Synthesis and Applications of Cobalt Sulfide Nanostructures for Energy Materials

Abstract

저비용의 고효율 에너지 변환 시스템의 개발은 미래의 에너지 문제에 대한 해결책을 제공 할 수 있는 중요한 영역이며, 이러한 에너지 변환 장치의 핵심 부분은 전기화학적 촉매이다. 현재, 가장 일반적으로 사용되고 있는 것은 고가의 귀금속 촉매이다. 이러한 귀금속 촉매를 대체하기 위해 수많은 유형의 촉매성 물질이 연구되고 있다. 이 중에서 코발트 황화물은 저렴한 비용, 높은 매장량, 화학적 안정성 및 전기화학적 촉매로서의 효율성 등으로 주목받고 있다. 또한 추가적인 나노구조화를 통해 보다 강력하면서도 비용대비 효율적인 전기화학적 촉매로 만들 수 있다. 지금까지 많은 연구에서 코발트 황화물의 나노 구조화를 다뤄 왔고 그 대부분은 상향식 (Bottom-up) 합성법을 사용하였다. 이러한 합성법은 코발트 황화물의 전기화학적 촉매로서의 성능을 상당히 증가시켰다. 하지만 일반적으로 상향식 합성법은 물질의 표면 에너지를 제어하는데 많은 수고가 들고, 대규모 합성에 어려움을 겪는 경우가 많다. 이러한 문제를 해결하기 위해서 본 연구에서는, 간단한 세 가지 하향식 (Top-down) 방법을 통해 나노 구조화시켜 보다 높은 전기화학적 촉매 효율을 갖도록 만들었다.
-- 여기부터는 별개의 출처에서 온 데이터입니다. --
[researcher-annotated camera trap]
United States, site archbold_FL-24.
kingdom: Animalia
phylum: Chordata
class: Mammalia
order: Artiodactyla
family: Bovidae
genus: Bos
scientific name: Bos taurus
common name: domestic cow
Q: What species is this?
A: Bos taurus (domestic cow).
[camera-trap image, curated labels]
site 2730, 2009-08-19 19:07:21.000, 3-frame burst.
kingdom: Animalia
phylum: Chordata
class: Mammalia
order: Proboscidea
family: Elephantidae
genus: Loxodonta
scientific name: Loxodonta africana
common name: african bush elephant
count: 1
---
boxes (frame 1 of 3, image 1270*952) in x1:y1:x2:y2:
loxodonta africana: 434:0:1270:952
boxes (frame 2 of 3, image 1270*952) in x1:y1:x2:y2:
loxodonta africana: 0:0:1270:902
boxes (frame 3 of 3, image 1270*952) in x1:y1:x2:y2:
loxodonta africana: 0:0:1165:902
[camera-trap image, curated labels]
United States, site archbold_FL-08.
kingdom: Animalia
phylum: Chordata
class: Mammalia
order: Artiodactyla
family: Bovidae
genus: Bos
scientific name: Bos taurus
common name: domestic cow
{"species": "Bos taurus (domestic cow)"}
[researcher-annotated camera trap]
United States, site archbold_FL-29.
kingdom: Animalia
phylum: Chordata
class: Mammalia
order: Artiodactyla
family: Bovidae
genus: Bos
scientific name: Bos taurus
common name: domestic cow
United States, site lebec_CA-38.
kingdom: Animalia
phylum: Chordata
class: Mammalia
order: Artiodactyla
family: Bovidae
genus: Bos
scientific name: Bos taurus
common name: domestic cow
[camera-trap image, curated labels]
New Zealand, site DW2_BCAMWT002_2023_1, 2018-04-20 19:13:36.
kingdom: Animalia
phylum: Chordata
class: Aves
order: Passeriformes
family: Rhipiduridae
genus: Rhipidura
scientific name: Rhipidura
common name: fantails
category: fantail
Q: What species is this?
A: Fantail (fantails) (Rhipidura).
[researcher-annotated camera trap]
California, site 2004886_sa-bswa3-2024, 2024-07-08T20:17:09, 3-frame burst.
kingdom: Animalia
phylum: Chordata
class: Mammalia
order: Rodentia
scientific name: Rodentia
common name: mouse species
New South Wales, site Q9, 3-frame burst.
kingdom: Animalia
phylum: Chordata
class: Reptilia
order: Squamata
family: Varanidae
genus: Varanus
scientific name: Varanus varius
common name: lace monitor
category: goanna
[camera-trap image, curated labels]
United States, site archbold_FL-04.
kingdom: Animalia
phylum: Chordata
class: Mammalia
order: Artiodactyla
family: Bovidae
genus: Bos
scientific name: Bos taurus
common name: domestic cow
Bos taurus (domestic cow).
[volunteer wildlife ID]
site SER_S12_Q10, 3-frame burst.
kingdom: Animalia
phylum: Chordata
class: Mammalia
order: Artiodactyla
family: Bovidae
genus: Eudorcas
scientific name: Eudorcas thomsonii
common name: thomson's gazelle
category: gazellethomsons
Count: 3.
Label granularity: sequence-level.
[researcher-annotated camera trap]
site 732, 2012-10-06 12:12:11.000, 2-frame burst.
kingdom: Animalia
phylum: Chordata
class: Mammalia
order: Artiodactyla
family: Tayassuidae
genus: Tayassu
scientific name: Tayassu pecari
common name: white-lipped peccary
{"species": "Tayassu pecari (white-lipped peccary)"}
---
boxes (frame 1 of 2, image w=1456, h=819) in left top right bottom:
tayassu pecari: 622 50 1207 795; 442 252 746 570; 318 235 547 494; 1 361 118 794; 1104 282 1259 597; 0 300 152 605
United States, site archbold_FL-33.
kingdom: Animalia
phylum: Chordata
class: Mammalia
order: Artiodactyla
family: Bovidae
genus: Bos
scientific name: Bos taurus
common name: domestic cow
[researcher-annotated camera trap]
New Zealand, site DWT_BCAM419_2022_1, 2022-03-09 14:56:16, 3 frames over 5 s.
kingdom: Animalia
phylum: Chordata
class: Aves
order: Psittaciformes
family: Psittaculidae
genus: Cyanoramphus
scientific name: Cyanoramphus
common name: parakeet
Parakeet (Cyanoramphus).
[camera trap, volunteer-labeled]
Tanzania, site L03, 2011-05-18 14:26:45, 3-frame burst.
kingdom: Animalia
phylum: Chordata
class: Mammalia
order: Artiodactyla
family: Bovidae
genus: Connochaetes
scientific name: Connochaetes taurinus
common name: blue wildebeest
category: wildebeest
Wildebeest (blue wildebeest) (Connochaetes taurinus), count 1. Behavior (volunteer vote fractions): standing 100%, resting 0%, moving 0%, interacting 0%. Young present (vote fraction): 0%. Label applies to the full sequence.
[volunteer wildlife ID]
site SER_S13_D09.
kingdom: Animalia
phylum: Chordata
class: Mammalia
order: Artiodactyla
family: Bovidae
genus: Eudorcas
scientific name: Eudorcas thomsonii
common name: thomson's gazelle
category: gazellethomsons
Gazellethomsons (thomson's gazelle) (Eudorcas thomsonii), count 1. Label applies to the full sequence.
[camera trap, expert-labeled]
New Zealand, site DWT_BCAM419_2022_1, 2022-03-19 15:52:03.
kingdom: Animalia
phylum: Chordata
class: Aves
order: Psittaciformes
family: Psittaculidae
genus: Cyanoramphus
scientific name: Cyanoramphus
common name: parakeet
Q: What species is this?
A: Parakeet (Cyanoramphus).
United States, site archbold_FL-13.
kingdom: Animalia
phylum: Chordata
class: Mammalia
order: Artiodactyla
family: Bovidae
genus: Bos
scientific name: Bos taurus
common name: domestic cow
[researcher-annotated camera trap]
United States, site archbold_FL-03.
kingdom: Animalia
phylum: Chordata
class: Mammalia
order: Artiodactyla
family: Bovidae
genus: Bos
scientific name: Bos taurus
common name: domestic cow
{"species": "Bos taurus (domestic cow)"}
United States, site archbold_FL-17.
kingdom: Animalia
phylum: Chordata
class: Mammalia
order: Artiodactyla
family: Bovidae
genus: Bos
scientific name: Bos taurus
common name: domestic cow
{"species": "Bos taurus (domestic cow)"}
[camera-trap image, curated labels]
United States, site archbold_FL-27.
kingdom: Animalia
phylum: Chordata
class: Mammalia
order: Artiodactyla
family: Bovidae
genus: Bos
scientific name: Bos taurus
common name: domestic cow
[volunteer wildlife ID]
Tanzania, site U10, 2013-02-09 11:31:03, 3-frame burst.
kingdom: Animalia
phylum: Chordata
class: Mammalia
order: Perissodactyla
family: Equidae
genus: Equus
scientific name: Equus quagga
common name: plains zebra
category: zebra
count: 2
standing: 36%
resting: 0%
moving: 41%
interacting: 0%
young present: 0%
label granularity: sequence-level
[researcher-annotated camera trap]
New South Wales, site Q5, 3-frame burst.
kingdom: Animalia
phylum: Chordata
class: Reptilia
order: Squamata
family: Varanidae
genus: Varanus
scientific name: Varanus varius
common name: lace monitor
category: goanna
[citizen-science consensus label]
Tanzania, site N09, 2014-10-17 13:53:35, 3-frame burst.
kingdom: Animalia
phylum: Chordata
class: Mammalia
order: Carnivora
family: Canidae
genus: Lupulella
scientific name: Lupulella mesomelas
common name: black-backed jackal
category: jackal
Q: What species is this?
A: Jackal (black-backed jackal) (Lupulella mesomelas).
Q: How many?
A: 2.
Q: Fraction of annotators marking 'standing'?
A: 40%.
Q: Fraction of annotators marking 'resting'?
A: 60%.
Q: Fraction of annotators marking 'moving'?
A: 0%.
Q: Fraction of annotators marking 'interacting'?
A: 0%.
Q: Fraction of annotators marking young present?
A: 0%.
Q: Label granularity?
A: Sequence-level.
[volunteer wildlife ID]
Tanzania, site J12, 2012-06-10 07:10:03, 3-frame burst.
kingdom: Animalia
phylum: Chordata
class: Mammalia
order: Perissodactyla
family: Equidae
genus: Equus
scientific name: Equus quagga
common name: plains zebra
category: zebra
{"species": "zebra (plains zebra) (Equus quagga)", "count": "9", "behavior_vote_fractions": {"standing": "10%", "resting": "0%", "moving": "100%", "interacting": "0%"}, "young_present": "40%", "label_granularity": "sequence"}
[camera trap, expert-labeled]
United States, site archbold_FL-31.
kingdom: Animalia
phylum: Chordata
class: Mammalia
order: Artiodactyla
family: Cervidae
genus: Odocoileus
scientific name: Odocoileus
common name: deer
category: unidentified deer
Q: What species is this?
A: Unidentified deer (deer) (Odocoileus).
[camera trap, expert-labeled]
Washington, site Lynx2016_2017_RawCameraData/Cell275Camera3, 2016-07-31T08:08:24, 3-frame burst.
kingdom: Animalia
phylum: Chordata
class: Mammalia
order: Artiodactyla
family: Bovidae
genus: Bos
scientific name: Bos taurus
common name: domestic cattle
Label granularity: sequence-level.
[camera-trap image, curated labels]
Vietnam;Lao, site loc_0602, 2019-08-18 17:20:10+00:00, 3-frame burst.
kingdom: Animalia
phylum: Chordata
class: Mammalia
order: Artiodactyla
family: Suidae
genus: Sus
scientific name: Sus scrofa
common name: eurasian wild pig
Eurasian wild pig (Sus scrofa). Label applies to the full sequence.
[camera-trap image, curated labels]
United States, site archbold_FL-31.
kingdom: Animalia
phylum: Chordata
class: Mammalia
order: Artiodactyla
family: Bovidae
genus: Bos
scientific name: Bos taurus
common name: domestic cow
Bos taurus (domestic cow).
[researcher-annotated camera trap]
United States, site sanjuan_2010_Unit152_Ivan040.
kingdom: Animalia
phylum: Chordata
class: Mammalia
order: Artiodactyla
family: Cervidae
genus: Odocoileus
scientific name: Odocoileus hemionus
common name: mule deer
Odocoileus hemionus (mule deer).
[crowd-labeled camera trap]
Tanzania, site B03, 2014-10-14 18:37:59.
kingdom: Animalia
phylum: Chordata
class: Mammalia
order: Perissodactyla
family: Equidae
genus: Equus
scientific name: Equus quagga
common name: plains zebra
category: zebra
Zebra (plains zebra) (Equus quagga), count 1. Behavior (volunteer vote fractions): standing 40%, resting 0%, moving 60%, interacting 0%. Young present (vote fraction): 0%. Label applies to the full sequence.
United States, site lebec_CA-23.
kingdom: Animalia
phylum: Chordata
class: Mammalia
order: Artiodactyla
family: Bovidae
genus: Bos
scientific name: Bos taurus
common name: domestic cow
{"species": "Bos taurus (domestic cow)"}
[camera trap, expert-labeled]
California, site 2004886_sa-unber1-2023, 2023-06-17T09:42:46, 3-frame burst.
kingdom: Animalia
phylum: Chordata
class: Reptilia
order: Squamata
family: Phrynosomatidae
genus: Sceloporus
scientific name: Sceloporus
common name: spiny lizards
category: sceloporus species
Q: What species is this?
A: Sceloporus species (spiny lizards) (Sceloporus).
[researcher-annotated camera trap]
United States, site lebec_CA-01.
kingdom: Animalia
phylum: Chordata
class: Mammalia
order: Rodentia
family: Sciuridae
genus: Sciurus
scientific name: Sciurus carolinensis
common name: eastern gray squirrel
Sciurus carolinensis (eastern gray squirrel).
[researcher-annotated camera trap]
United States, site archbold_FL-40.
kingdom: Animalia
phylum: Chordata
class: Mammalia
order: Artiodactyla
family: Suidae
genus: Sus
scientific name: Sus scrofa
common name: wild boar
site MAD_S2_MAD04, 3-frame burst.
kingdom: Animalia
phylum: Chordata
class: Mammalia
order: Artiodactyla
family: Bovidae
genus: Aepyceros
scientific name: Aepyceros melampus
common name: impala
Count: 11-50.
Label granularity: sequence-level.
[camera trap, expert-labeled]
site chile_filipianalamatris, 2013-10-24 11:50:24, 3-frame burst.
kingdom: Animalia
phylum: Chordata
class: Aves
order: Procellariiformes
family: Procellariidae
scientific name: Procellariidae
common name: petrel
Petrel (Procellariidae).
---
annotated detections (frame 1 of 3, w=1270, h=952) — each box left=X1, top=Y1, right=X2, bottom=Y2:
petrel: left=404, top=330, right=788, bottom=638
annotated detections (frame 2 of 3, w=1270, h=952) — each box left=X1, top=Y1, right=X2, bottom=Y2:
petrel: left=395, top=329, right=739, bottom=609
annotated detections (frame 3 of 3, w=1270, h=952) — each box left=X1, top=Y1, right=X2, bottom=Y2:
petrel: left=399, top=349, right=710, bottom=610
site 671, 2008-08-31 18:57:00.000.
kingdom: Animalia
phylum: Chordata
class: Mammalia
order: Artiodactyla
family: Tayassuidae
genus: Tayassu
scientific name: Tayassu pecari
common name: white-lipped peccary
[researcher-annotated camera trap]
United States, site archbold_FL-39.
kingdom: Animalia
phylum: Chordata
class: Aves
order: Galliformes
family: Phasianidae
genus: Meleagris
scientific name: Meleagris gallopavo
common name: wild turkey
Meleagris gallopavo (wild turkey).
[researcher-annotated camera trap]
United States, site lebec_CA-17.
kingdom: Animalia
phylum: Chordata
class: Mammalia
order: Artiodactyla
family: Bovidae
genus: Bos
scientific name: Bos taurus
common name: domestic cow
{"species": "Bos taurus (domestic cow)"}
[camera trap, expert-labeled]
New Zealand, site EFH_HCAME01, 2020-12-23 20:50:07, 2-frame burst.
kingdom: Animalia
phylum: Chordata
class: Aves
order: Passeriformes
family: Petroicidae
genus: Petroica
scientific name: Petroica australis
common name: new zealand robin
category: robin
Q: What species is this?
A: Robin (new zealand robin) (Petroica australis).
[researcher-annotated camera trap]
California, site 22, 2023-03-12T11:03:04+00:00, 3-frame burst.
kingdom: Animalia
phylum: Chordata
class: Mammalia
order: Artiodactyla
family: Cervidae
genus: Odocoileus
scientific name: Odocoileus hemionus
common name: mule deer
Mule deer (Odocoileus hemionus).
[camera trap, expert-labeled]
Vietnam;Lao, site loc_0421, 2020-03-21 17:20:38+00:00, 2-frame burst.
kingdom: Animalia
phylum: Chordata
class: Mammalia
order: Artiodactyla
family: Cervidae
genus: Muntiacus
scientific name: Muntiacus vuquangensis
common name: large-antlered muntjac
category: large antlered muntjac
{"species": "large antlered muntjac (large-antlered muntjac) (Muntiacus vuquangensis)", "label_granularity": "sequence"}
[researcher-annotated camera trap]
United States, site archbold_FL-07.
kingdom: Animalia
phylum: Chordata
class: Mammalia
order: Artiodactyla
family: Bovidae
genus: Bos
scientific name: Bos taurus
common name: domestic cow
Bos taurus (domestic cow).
첫 번째는 두 단계에 걸친 간단한 합성법으로 나노구조화시키는 방법이다. 암모니아 (NH3) 분위기 하에서 열처리를 한 후, 황화수소 (H2S) 분위기에서 후속 열처리를 사용하여 벌크 Co3O4에서 코어/쉘 CoO/CoSx를 합성하였다. 이 합성법은 각 반응 가스에서 열처리를 통한 고유 특징이 활용되었다. 암모니아 열처리는 Co3O4를 CoO로 환원시키며, 이 환원 반응 동안 Co3O4와 CoO 사이의 격자 구조 차이는 결정 구조를 파괴하고 산소 결함을 만들어 다공성 구조를 형성한다. 이후 황화수소 열처리를 통해 CoO 표면에 전기화학적 촉매 활성 물질인 CoSx를 형성한다. 귀금속 촉매에 대한 대신 합성한 나노 구조화된 CoO/CoSx을 triiodide 환원 및 산소 발생 반응에 적용하였고, 그 촉매 활성이 백금, 이리듐산화물과 비견할 만한 효과를 나타냈다.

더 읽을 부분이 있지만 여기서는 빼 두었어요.